In his new book, Crush It!, the wine guru describes how he created a successful business through passion, "hustle," and the Internet
Aspiring entrepreneurs must constantly navigate the tension between doing what they love and the realities of the market. Sometimes those interests align: Bill Gates and Paul Allen loved to write software, and happened to be doing it at the dawn of a multibillion-dollar industry. But more often, entrepreneurs walk a high wire between pursuing passion and the market opportunity where they have the greatest chance to succeed.
To Gary Vaynerchuk, who is building a small empire on his own obsession with wine, the Internet, and business, passion is the market opportunity. His new book, Crush It!, describes how to combine passion, hard work, and technology to create a successful niche business.
"It's insane to me to ask anybody to be what they're not," Vaynerchuk says in an interview. "Know what you know the best, love the most.
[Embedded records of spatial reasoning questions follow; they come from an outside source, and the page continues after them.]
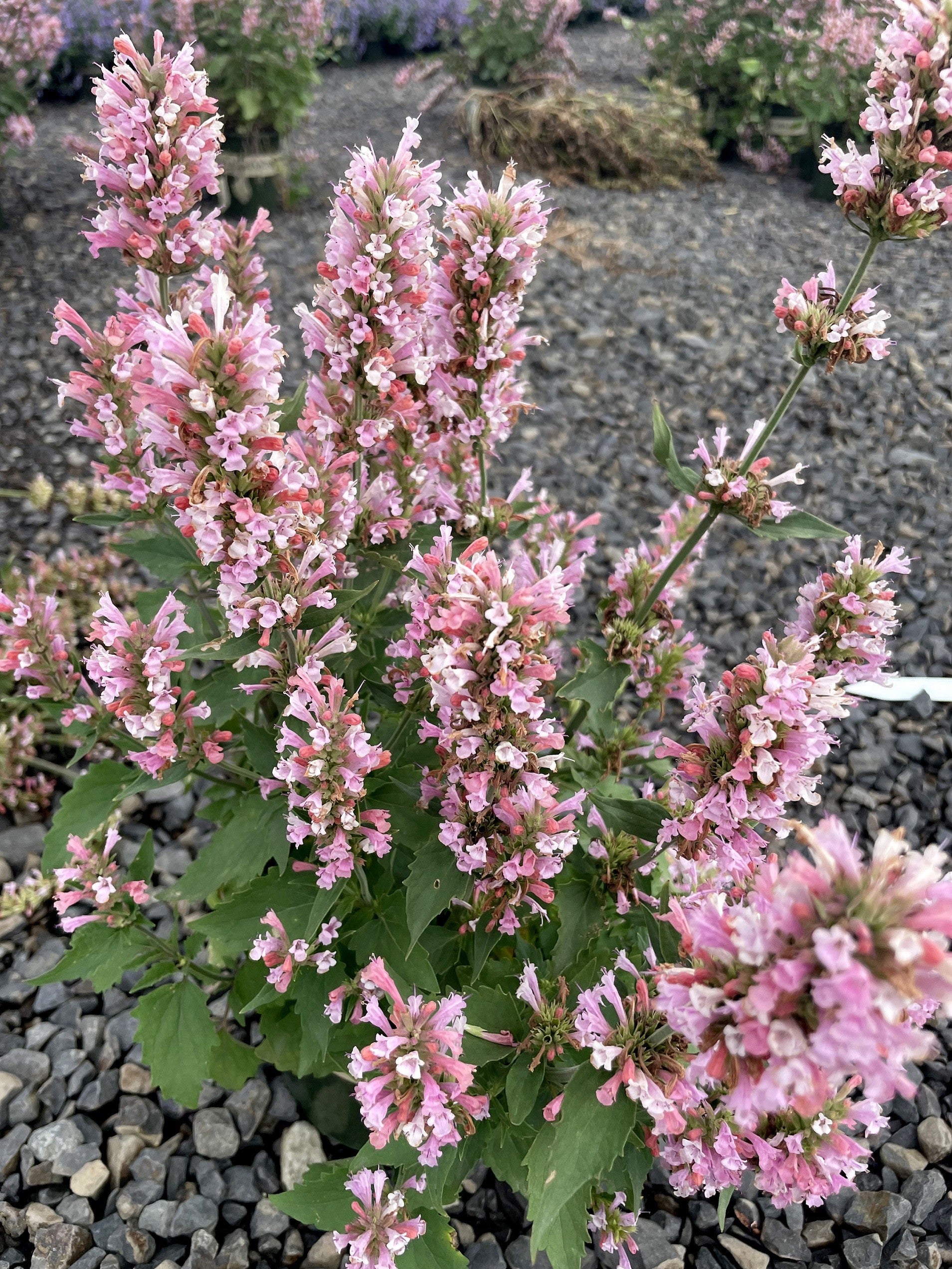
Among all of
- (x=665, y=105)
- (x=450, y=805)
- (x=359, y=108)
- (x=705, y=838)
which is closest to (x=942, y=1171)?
(x=705, y=838)

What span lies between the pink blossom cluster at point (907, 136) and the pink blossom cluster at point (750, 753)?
101 cm

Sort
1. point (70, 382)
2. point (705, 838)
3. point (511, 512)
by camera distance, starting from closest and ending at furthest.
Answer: point (705, 838), point (70, 382), point (511, 512)

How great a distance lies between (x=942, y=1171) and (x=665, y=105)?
10257 millimetres

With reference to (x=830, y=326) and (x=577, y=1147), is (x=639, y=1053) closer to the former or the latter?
(x=577, y=1147)

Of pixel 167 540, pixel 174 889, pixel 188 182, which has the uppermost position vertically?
pixel 188 182

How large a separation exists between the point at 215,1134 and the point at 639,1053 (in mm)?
1903

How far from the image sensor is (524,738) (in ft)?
5.51

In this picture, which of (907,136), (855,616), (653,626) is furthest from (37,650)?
(907,136)

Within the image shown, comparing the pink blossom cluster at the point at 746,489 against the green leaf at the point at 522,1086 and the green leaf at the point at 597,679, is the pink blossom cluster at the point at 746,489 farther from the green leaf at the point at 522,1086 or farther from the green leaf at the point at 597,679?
the green leaf at the point at 522,1086

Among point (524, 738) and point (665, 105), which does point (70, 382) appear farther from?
point (665, 105)

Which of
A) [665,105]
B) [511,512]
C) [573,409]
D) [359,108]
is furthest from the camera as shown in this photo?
[359,108]

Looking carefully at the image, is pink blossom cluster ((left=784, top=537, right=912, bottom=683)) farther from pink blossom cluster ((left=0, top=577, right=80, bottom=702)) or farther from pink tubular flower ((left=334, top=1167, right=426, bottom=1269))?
pink blossom cluster ((left=0, top=577, right=80, bottom=702))

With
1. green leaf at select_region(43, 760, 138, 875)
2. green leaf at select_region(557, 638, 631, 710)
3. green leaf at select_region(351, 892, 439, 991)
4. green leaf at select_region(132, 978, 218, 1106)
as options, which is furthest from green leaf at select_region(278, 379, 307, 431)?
green leaf at select_region(132, 978, 218, 1106)

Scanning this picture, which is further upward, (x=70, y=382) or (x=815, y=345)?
(x=815, y=345)
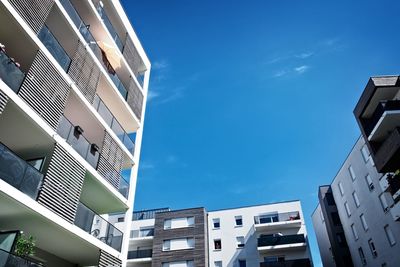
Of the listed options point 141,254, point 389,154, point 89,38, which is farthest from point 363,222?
point 89,38

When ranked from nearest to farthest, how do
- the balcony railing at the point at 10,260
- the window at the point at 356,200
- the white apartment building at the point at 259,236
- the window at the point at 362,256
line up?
the balcony railing at the point at 10,260 < the window at the point at 362,256 < the window at the point at 356,200 < the white apartment building at the point at 259,236

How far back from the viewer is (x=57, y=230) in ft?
42.5

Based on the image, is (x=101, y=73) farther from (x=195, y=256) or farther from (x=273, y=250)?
(x=273, y=250)

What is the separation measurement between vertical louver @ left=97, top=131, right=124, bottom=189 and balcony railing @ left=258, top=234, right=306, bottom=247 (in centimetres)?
2350

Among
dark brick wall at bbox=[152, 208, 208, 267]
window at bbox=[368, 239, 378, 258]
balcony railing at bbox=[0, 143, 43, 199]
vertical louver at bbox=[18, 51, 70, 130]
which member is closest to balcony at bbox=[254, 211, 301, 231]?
dark brick wall at bbox=[152, 208, 208, 267]

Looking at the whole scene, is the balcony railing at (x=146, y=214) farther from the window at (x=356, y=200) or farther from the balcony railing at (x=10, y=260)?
the balcony railing at (x=10, y=260)

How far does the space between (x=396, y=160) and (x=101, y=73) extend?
70.2 ft

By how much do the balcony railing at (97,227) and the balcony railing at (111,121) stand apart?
5446mm

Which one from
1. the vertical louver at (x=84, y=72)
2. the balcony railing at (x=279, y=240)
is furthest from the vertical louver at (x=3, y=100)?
the balcony railing at (x=279, y=240)

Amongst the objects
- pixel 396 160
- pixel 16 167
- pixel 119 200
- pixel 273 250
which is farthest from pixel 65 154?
pixel 273 250

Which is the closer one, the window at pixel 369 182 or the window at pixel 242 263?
the window at pixel 369 182

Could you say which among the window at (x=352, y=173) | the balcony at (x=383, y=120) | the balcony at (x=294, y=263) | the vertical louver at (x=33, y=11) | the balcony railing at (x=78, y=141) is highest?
the window at (x=352, y=173)

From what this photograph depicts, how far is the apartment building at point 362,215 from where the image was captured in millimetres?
28719

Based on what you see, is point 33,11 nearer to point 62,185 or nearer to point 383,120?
point 62,185
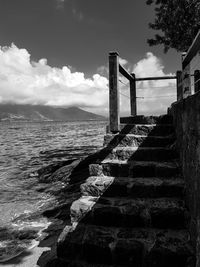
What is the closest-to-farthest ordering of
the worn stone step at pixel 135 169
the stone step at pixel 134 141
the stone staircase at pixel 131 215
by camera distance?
the stone staircase at pixel 131 215
the worn stone step at pixel 135 169
the stone step at pixel 134 141

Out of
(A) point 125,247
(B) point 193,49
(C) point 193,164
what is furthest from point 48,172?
(B) point 193,49

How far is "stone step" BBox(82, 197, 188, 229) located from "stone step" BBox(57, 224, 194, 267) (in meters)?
0.12

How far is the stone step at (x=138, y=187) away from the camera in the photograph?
462cm

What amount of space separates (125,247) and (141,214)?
668 millimetres

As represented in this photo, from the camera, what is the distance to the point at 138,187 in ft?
15.6

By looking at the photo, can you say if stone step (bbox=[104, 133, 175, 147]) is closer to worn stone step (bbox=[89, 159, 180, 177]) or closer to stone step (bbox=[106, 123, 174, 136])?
stone step (bbox=[106, 123, 174, 136])

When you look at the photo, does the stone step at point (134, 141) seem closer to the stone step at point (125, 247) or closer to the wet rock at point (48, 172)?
the stone step at point (125, 247)

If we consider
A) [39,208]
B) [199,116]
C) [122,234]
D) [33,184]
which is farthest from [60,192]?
[199,116]

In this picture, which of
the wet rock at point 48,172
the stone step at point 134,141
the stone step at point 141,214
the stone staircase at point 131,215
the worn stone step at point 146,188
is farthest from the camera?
the wet rock at point 48,172

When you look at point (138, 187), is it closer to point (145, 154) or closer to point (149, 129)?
point (145, 154)

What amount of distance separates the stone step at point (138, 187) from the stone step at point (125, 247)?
2.51ft

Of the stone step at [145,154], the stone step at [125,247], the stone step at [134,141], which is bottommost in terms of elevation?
the stone step at [125,247]

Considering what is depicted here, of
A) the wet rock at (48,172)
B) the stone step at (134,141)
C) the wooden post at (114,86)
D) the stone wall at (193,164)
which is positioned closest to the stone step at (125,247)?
the stone wall at (193,164)

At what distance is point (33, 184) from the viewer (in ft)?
39.9
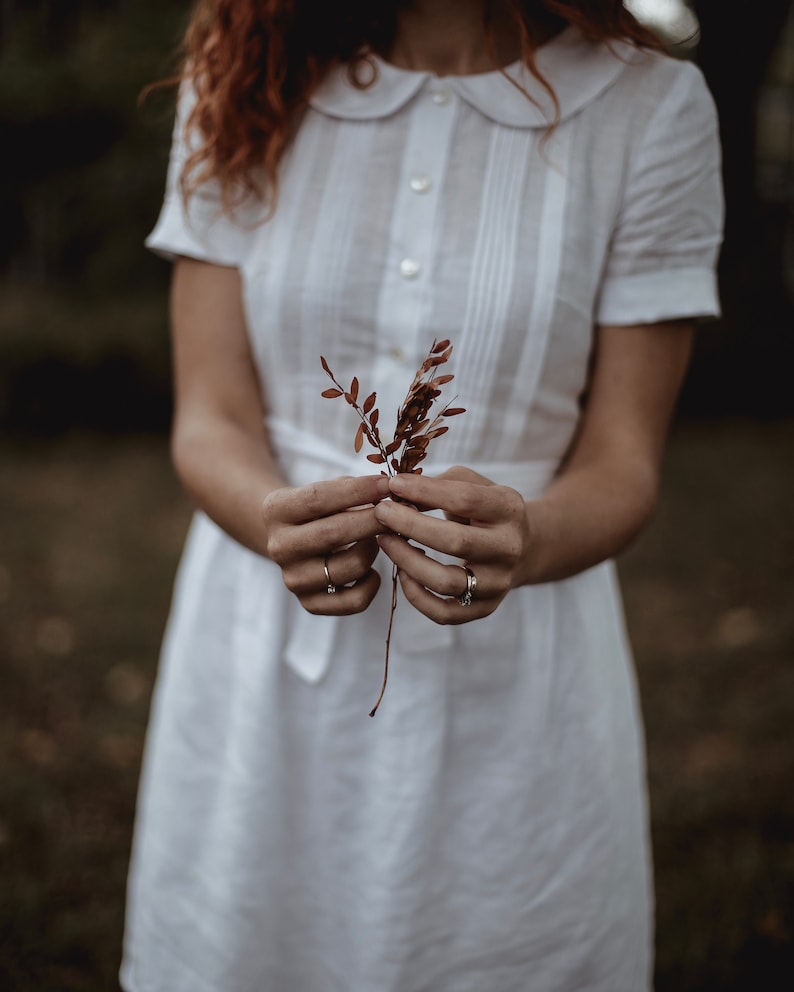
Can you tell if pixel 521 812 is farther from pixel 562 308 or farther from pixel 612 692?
pixel 562 308

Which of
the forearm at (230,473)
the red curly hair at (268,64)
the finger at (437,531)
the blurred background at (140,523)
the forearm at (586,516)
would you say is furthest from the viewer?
the blurred background at (140,523)

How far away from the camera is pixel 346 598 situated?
129 centimetres

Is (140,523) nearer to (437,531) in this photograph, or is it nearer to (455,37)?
(455,37)

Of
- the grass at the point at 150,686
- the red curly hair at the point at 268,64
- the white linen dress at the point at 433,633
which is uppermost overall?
the red curly hair at the point at 268,64

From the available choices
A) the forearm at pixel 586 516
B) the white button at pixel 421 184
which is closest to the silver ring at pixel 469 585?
the forearm at pixel 586 516

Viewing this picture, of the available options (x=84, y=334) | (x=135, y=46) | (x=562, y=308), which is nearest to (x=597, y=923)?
(x=562, y=308)

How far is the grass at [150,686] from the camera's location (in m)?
2.96

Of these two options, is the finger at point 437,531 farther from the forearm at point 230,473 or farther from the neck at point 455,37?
the neck at point 455,37

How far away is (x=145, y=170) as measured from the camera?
7.26 m

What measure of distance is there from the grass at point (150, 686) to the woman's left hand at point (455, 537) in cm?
212

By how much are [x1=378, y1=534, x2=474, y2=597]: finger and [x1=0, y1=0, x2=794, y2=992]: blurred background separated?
1.05 meters

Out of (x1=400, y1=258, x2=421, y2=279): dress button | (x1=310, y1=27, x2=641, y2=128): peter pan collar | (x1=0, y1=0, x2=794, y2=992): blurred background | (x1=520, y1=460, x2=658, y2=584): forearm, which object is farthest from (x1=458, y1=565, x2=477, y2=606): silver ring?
(x1=0, y1=0, x2=794, y2=992): blurred background

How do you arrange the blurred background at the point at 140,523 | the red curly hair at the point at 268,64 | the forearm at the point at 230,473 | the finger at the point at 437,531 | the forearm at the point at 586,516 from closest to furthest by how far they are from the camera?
the finger at the point at 437,531, the forearm at the point at 586,516, the forearm at the point at 230,473, the red curly hair at the point at 268,64, the blurred background at the point at 140,523

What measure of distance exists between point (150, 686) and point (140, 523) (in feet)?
5.58
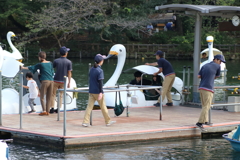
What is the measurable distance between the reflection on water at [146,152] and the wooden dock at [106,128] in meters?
0.18

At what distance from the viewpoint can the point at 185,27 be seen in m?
51.8

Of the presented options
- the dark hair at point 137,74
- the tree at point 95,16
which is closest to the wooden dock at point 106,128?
the dark hair at point 137,74

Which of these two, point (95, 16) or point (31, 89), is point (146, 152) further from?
point (95, 16)

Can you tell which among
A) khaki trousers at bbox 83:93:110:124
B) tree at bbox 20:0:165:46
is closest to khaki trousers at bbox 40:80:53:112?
khaki trousers at bbox 83:93:110:124

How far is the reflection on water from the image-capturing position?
1071 centimetres

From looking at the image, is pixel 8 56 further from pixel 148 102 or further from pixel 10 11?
pixel 10 11

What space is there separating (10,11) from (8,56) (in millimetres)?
33012

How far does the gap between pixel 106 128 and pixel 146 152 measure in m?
1.35

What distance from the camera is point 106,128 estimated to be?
39.6ft

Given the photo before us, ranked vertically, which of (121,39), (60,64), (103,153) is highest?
(121,39)

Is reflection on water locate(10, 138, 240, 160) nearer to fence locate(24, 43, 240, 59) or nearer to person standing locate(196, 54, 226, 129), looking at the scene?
person standing locate(196, 54, 226, 129)

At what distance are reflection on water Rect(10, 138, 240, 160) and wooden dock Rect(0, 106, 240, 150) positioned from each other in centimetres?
18

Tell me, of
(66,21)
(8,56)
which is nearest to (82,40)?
(66,21)

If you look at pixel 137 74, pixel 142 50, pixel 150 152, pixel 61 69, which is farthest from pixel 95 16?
pixel 150 152
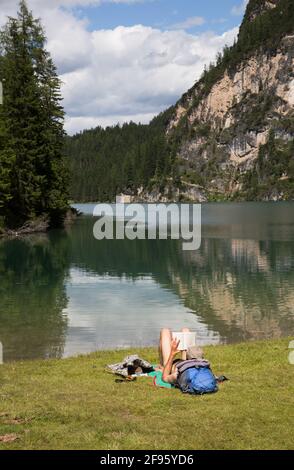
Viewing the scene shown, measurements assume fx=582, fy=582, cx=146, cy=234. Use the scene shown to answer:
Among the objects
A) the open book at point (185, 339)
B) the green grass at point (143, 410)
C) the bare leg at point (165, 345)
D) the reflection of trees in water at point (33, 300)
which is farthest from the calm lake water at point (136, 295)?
the open book at point (185, 339)

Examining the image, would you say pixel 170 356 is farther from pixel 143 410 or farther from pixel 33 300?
pixel 33 300

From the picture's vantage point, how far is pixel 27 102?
66812 mm

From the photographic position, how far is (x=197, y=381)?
1128cm

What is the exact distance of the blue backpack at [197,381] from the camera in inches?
441

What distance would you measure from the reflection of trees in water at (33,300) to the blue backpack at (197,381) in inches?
291

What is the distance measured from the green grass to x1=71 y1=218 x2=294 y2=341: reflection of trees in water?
8.21 metres

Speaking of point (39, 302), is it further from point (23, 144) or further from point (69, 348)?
point (23, 144)

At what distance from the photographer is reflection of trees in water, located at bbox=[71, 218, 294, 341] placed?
76.2ft

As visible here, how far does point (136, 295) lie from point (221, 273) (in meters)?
8.64

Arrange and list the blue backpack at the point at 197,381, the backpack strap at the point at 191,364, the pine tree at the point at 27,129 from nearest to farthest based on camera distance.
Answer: the blue backpack at the point at 197,381, the backpack strap at the point at 191,364, the pine tree at the point at 27,129

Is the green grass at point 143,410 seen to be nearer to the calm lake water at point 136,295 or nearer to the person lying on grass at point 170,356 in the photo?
the person lying on grass at point 170,356

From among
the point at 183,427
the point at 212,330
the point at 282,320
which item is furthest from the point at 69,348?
the point at 183,427

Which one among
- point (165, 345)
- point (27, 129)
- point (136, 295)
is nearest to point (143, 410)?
point (165, 345)
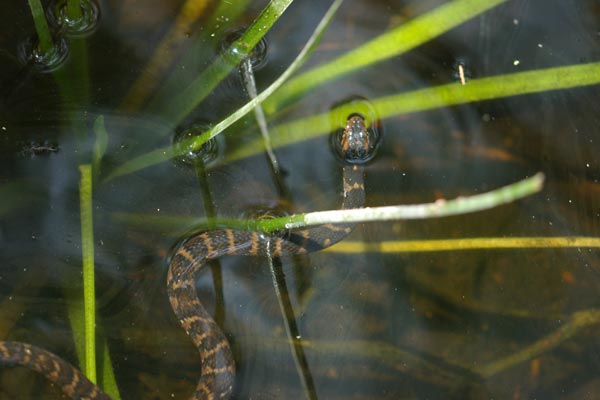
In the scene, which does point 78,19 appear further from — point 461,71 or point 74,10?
point 461,71

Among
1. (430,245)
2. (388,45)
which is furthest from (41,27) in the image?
(430,245)

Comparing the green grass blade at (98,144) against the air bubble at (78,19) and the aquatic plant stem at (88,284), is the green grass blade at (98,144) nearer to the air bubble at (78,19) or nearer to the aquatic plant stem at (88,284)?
the aquatic plant stem at (88,284)

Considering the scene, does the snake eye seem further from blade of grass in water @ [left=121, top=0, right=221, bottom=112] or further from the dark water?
blade of grass in water @ [left=121, top=0, right=221, bottom=112]

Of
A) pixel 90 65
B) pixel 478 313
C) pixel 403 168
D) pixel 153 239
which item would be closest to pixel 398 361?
pixel 478 313

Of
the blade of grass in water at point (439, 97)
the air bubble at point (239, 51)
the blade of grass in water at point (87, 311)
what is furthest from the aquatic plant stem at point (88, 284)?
the air bubble at point (239, 51)

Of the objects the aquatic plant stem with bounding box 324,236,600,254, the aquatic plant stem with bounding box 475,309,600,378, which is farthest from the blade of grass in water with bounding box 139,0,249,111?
the aquatic plant stem with bounding box 475,309,600,378

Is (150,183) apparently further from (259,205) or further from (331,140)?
(331,140)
That's always going to be the answer to the thing that you have the best shot at winning at."
His road map is clear, if not easy. Pick a specialty you love, build your reputation as an expert, pump out content online, and eventually make money by selling advertising, niche products, or services such as consulting or speaking. Success demands relentless "hustle"—one of his favorite words—and patience to press on when less passionate entrepreneurs would quit.
Vaynerchuk, 33, is proof that passion and hustle can breed success. He turned his family's small New Jersey liquor store into a wine empire that grosses over $60 million a year; more than 100,000 viewers watch his daily video blog; he's a sought-after speaker; and he's signed on to write nine more business books for HarperCollins (NWS). But should entrepreneurs follow his advice?
Passion Plus Confidence
Some evidence suggests that passionate entrepreneurs perform better. A six-year study that sampled companies in the architectural woodworking industry found that passion and "self-efficacy"—a measure of confidence in one's own ability—were the biggest predictors of growth. "Those that had high self-efficacy and who had passion for their work were more likely to succeed," says J. Robert Baum, a professor at the University of Maryland and co-author of the study. But both elements were necessary. "One without the other didn't point to success."
While passion may be an important personal trait, other conditions beyond the character of the entrepreneur affect how well a business performs. "The evidence is that your odds are better if you're responding to a problem or need in the marketplace than if you're saying I'm really into X so I'm going to start a business around X," says Scott Shane, professor of entrepreneurship at Case Western Reserve University.
But Shane says passion often goes hand-in-hand with hard work (Vaynerchuk's "hustle") and the drive to put in long hours does improve a company's odds of success. However, picking more favorable industries—think software vendors instead of restaurants—has a greater effect. "To say passion is better, when what you're passionate about is a lousy opportunity, is risky," he says.
Of course, the Vaynerchuk model is less about building juggernaut businesses than it is about liberating people from work they don't like and finding ways to make money doing what they love.
Paula Davis had been making soap by hand as a hobby for four years when her marriage ended. The single mother considered returning to her old job as a legal assistant, but she hated the thought of putting her young kids in day care while she went to work full time. So she decided to sell her artisan soaps, forming the Canyon Creek Soap Co. in Amarillo, Tex., in 2004. "I still really only thought it would just be something small that would make ends meet until the children were older," she says.
Five years in, Davis is still making soap, selling wholesale and private-label products in stores, along with retailing through her Web site. The business is modest—in her best year, her revenue was $65,000, she says. She would make more working at her old profession, but she values the nonfinancial returns of her venture. "I wouldn't have had time for my children," Davis says. "Too many people choose money over lifestyle in our society."
And there's plenty of evidence to suggest that people who work for themselves are generally happier. More than giving concrete business advice, Vaynerchuk wants people to rethink their priorities in both business and life. Seeking profit instead of passion, he says, is a recipe for failure. "People are chasing cash, not happiness," he says. "When you chase money, you're going to lose. You're just going to. Even if you get the money, you're not going to be happy."